Head down the Seward Highway from Anchorage and take in the views of Turnagain Arm. Stop in Bird to bike all or part of the Bird-to-Gird Trail (12 miles one-way) or keep on south toward the trails in Girdwood. Pan for gold at a historic gold mine, or look for wildflowers in summer and blueberries in fall along the lower Winner Creek Trail , accessed, just past the Alyeska tram station, wander the flats at Moose Meadows, or head up to Virgin Creek Falls along the short half-mile trail (access from Timberline Drive). Grab an ice-cream cone or tasty snack at a local bakery or have a relaxing dinner at a local restaurant.

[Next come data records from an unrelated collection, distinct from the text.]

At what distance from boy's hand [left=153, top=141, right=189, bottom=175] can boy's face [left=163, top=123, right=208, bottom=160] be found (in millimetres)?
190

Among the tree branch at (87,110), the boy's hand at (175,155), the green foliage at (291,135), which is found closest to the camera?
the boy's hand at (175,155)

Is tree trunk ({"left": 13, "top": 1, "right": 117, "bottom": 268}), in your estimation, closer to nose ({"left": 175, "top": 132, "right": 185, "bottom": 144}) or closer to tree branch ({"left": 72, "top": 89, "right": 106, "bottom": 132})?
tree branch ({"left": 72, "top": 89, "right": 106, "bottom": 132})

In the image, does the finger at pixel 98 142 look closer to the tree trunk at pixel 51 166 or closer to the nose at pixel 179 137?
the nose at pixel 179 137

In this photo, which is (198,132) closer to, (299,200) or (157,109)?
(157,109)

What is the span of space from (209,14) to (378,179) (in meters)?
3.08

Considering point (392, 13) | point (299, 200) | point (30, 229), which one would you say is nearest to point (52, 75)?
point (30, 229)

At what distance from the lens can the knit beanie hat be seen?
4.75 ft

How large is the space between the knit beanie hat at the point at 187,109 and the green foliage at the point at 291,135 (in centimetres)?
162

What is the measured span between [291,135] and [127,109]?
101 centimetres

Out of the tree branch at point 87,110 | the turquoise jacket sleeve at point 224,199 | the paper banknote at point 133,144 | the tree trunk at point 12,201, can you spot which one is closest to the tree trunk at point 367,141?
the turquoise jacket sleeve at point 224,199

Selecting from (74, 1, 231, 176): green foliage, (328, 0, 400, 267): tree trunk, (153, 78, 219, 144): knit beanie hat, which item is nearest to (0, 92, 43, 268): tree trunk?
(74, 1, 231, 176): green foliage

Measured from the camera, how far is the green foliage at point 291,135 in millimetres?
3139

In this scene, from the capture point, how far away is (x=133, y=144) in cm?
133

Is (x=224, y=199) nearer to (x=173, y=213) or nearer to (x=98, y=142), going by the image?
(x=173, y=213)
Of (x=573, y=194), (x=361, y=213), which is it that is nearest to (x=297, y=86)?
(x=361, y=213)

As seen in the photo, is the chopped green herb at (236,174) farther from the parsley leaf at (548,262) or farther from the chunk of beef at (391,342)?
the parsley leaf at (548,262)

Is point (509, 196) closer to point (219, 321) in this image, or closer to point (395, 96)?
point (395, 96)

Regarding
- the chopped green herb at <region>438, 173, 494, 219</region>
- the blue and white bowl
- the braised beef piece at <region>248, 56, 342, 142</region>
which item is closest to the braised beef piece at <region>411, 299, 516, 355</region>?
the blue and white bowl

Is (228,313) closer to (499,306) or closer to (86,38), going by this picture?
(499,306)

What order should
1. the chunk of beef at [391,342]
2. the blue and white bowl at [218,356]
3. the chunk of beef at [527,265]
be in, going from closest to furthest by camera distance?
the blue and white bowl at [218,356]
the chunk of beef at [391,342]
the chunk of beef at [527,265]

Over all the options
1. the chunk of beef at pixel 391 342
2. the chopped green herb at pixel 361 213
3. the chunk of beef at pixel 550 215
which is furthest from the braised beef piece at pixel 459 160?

Overnight at a lodge in Girdwood, or camp at a U.S. Forest Service campground in Portage (reservations required in advance). Please #RecreateResponsibly.

Day 2

Watch for wildlife – and glaciers – in Portage. Start your drive down the Portage Highway. Of course, there’s guaranteed wildlife sightings at the Alaska Wildlife Conservation Center, where you can learn about the animals and their habitats. Then, stop at the Moose Flats Day Use Area to look for moose, bears, porcupines and other wildlife from the boardwalk trail or, starting in July, look for salmon along the Williwaw Nature Trail. You won’t be able visit the Begich-Boggs Visitor Center, which is closed this summer due to COVID-19 – or to see the ice of Portage Glacier – but you’ll still see plenty of blue ice in Portage Valley. Take an easy, up-valley hike along the Byron Glacier Trail for views of the hanging glacier. Be sure to keep an eye out for ice-worms, especially on cool days. They really do exist! Or, bike along the Trail of Blue Ice, accessible from the many pullouts and parking areas along the Portage Highway. Keep track of the different types of glaciers and other geologic features you’ll see like hanging glaciers, moraines, and glacial erratics – huge boulders left in the landscape as glaciers retreated. Over night at a U.S. Forest Service campground in Portage Valley.

Day 3

Tunnel to Whittier. Originally constructed during World War II as a railroad spur to the deep-water port in Whittier, the Anton Anderson Memorial Tunnel is the longest combined rail/vehicle tunnel in North America. Check the schedule for current opening times and head into the tunnel’s depths before emerging in Whittier. Hiking opportunities abound. For a moderate level hike, try X or go to the end of the road and head up to Horsetail Falls Trail. The longer Emerald Cove trail takes you through temperate rainforest to a beautiful rocky shore. Instead of a hike, you can always hit the water. Take a glacier/wildlife-viewing cruise into Prince William Sound or rent kayaks for a quiet paddle.

Overnight in Whittier, Portage, or back to Anchorage.